Conspiracy theory“A Small Group of Manipulators, Operating in the Shadows, Pull the Planet’s Strings”

Published 20 August 2020

“You know that a clash between good and evil cannot be avoided, and you yearn for the Great Awakening that is coming. And so you must be on guard at all times. You must shield your ears from the scorn of the ignorant. You must find those who are like you. And you must be prepared to fight. You know all this because you believe in Q”: Adrienne LaFrance,“The Prophecies of Q.”

In May 2019, The FBI, in an assessment of security threats to the United States, said that the QAnon conspiracy theory is a domestic terrorist threat: “The FBI assesses these conspiracy theories very likely will emerge, spread, and evolve in the modern information marketplace, occasionally driving both groups and individual extremists to carry out criminal or violent acts.”

QAnon is a broad-scale internet-based conspiracy theory begun in early 2017. It is based on a belief that there is a high-level government official — “Q” — who sprinkles clues on internet message boards like 4chan and 8chan about a massive “deep state” conspiracy (or series of conspiracies) at work in the country. QAnon backers believe that Donald Trump was recruited by the military to run for president in 2016 because he alone wasn’t beholden to the secret power brokers of the world, and he alone could break the hold that they have on American society.

One of the QAnon conspiracies of which the general public became aware was the assertion that Hillary Clinton, Senator Chuck Schumer, and other leading Democrats were running a child-sex trafficking ring out of a Washington, D.C. pizzeria (this particular story was circulated by both former national security adviser Michael Flynn and his son to their Twitter followers).

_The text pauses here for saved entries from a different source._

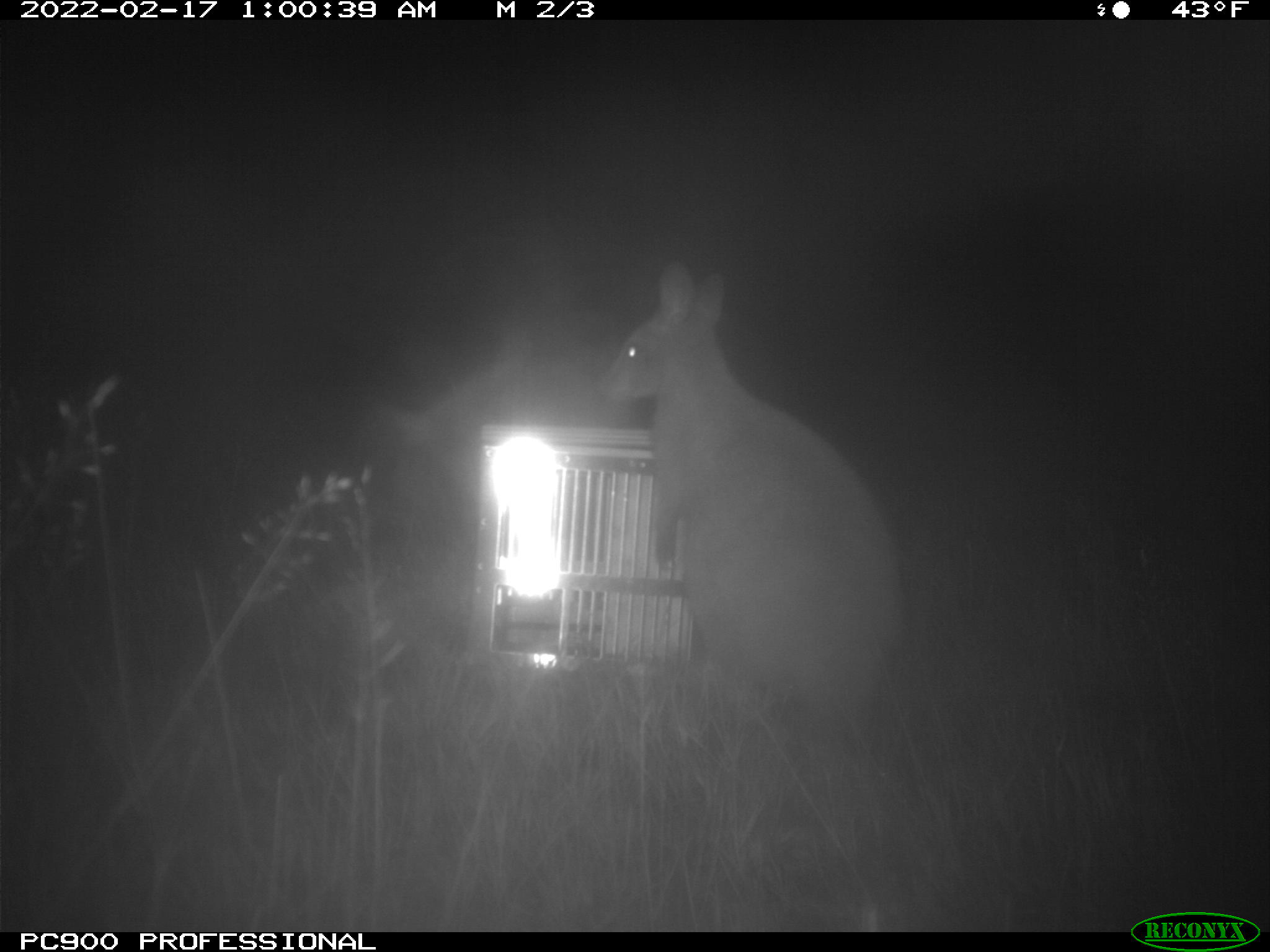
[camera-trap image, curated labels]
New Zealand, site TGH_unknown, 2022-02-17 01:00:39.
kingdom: Animalia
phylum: Chordata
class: Mammalia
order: Diprotodontia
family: Macropodidae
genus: Notamacropus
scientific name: Notamacropus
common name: wallaby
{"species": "wallaby (Notamacropus)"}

QAnon’s conspiracy theories may appear bizarre and unhinged to most people, but a few QAnon adherents have gained entry into mainstream politics. Six GOP Congressional candidates in the November election openly embrace QAnon, and one of them, Marjorie Taylor Greene, a QAnon true believer, last week won the Republican primary in Georgia’s 14th District, and is likely to win the safe Republican seat in the November election.

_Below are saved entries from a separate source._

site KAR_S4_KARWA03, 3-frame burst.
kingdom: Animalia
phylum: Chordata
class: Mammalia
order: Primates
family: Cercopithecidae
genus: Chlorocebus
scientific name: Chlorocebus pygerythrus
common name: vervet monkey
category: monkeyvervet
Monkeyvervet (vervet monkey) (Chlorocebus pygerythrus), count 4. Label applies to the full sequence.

President Donald Trump has retweeted to his millions of followers dozens of the more outlandish postings by QAnon adherents, and yesterday (Wednesday) had this exchange on the subject with a reporter:

Reporter: QAnon believes you are secretly saving the world from this cult of pedophiles and cannibals. Are you behind that?

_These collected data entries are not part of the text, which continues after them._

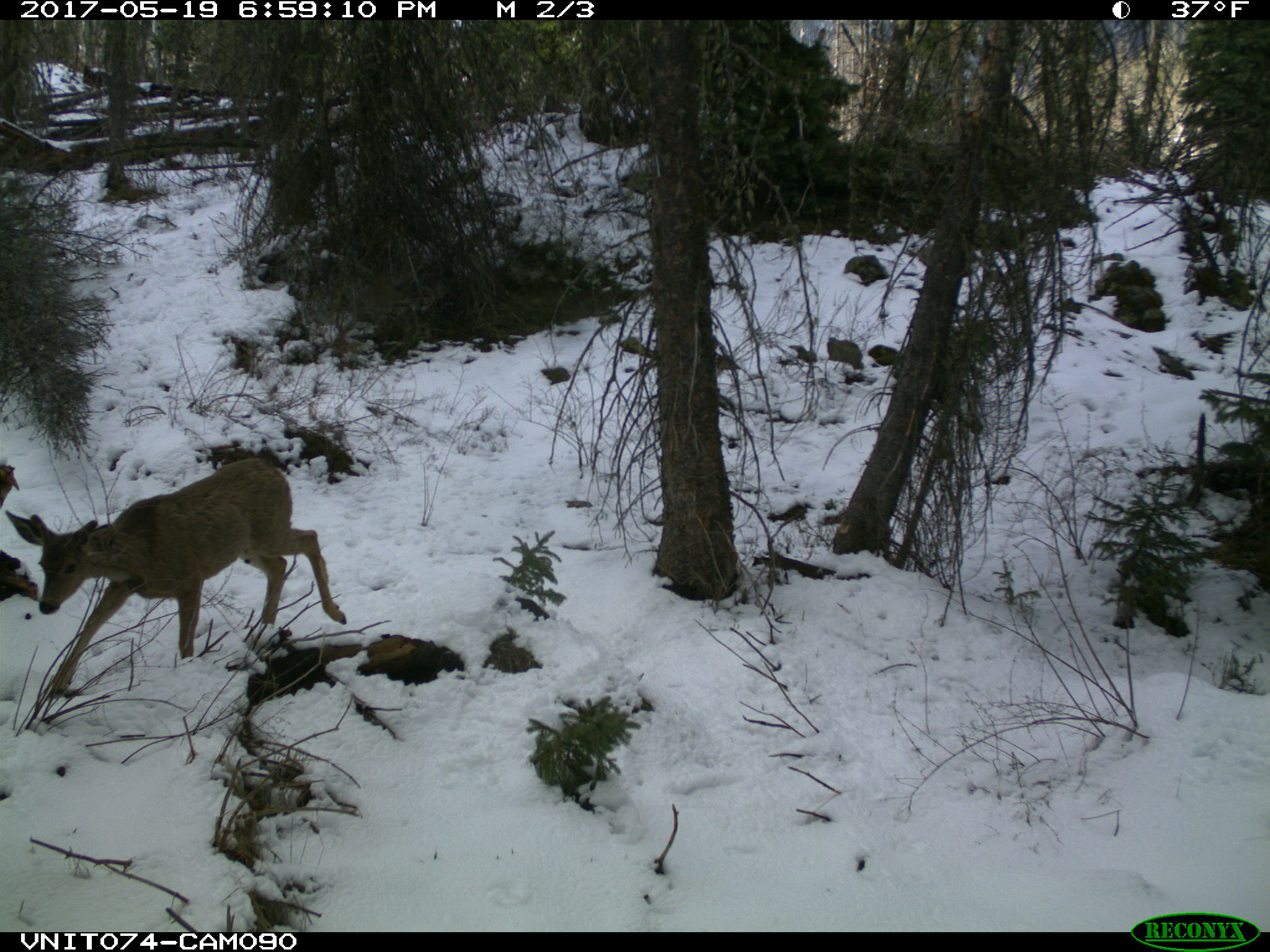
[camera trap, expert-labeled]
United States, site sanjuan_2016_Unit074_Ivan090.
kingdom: Animalia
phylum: Chordata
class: Mammalia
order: Artiodactyla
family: Cervidae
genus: Odocoileus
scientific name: Odocoileus hemionus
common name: mule deer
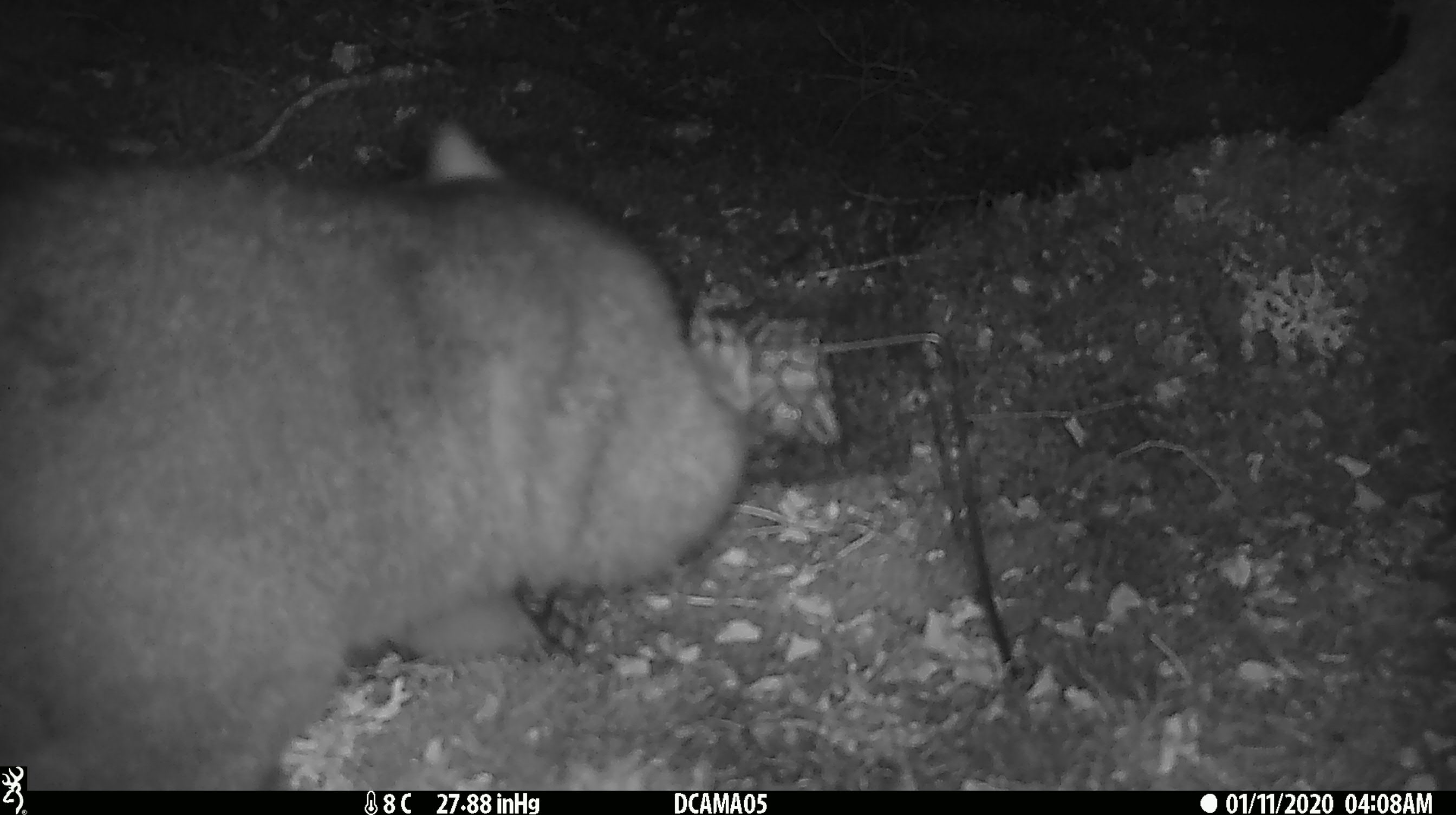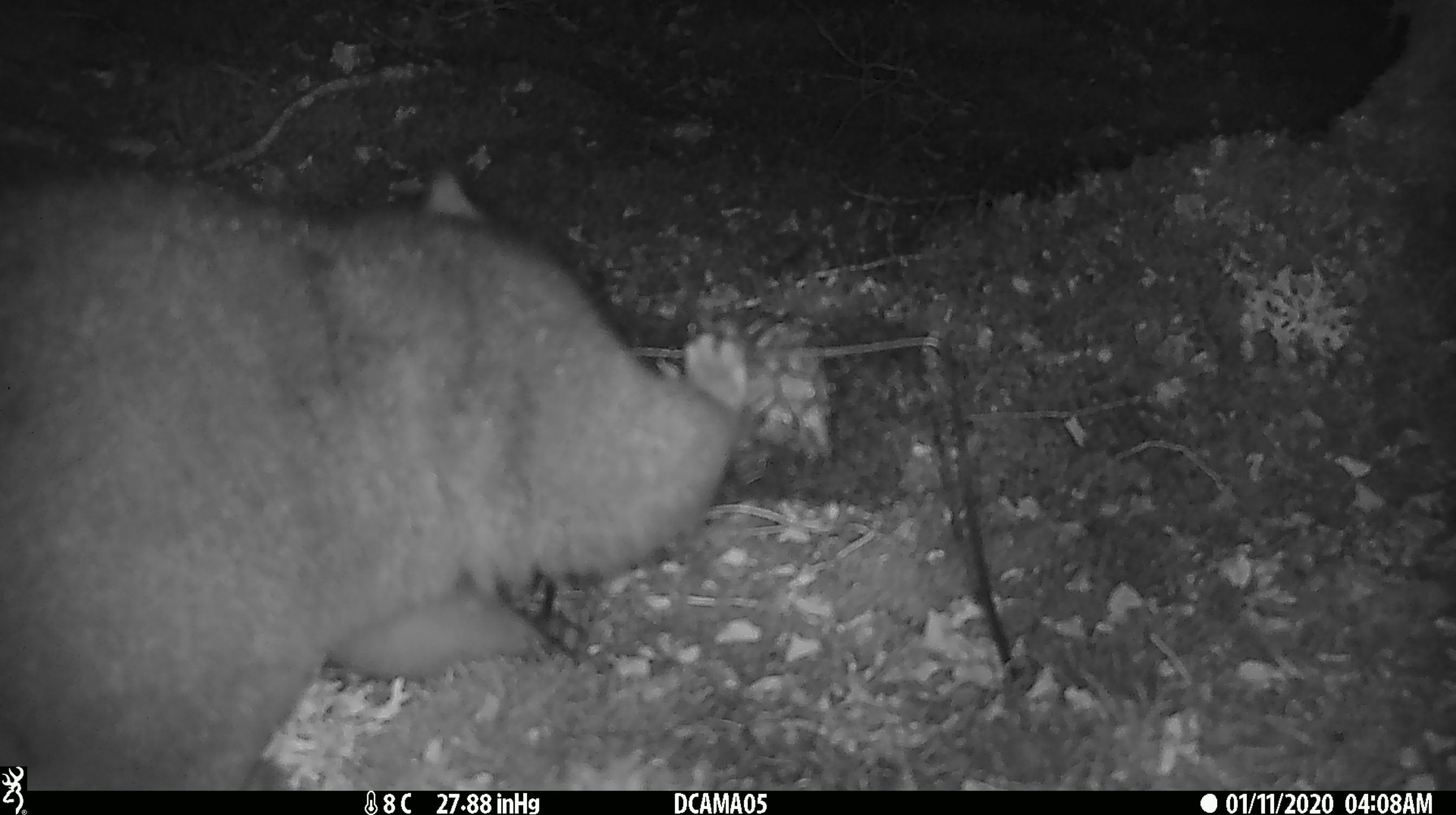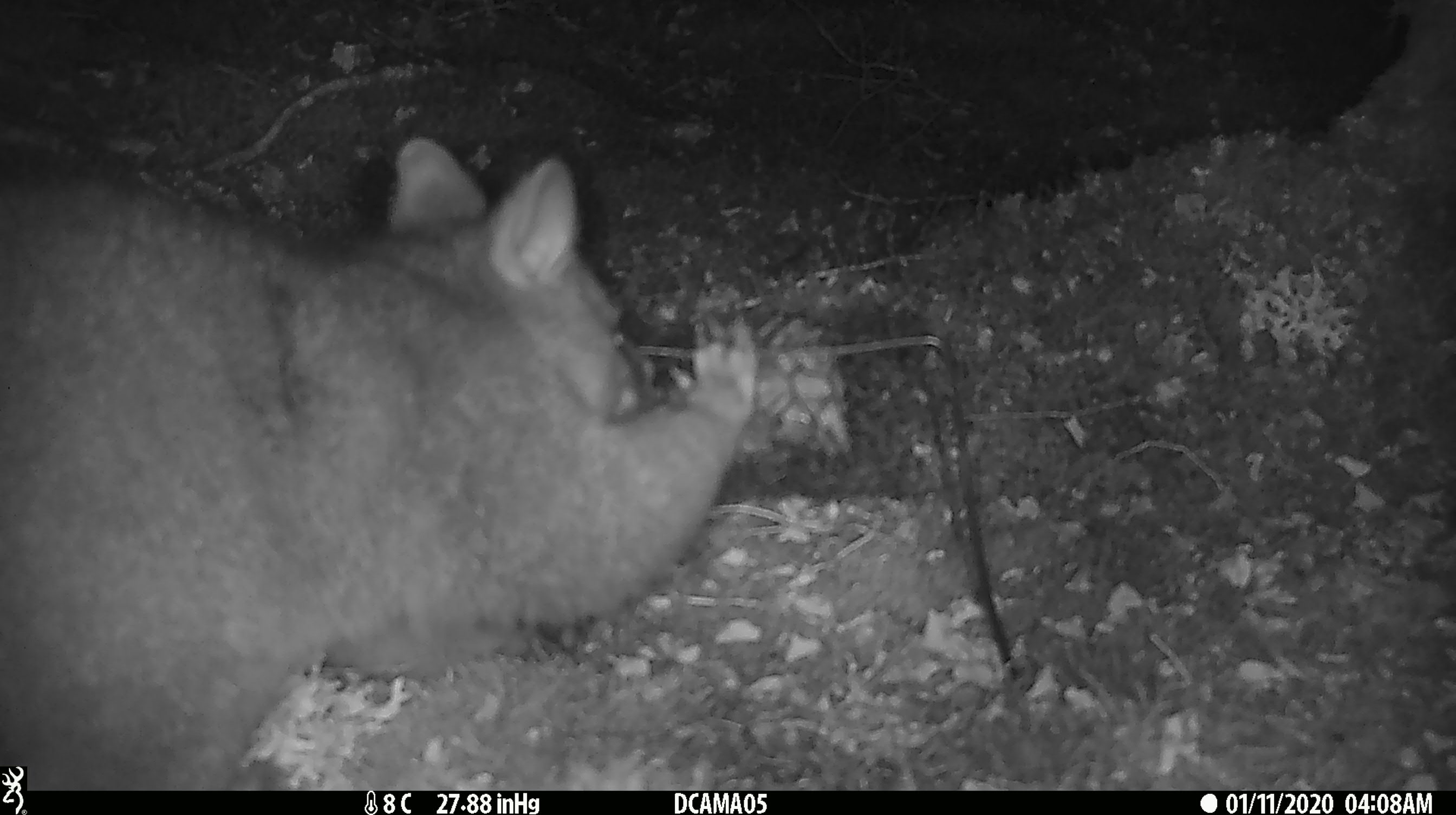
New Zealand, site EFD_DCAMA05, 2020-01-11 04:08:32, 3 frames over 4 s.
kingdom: Animalia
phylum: Chordata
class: Mammalia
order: Diprotodontia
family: Phalangeridae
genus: Trichosurus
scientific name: Trichosurus vulpecula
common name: common brushtail possum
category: possum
Possum (common brushtail possum) (Trichosurus vulpecula).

President Trump: Is that supposed to be a bad thing? We are actually. We are saving the world.

One of the more insightful, and disturbing, investigation into QAnon and the subculture which offers it support was written by Adrienne LaFrance in The Atlantic. The article, entitled “The Prophecies of Q: American Conspiracy Theories Are Entering a Dangerous New Phase,” is part of “Shadowland,” an Atlantic project about conspiracy thinking in America.

Here is the opening paragraph (italics in the original).

If you were an adherent, no one would be able to tell. You would look like any other American. You could be a mother, picking leftovers off your toddler’s plate. You could be the young man in headphones across the street. You could be a bookkeeper, a dentist, a grandmother icing cupcakes in her kitchen. You may well have an affiliation with an evangelical church. But you are hard to identify just from the way you look—which is good, because someday soon dark forces may try to track you down. You understand this sounds crazy, but you don’t care. You know that a small group of manipulators, operating in the shadows, pull the planet’s strings. You know that they are powerful enough to abuse children without fear of retribution. You know that the mainstream media are their handmaidens, in partnership with Hillary Clinton and the secretive denizens of the deep state. You know that only Donald Trump stands between you and a damned and ravaged world. You see plague and pestilence sweeping the planet, and understand that they are part of the plan. You know that a clash between good and evil cannot be avoided, and you yearn for the Great Awakening that is coming. And so you must be on guard at all times. You must shield your ears from the scorn of the ignorant. You must find those who are like you. And you must be prepared to fight.

You know all this because you believe in Q.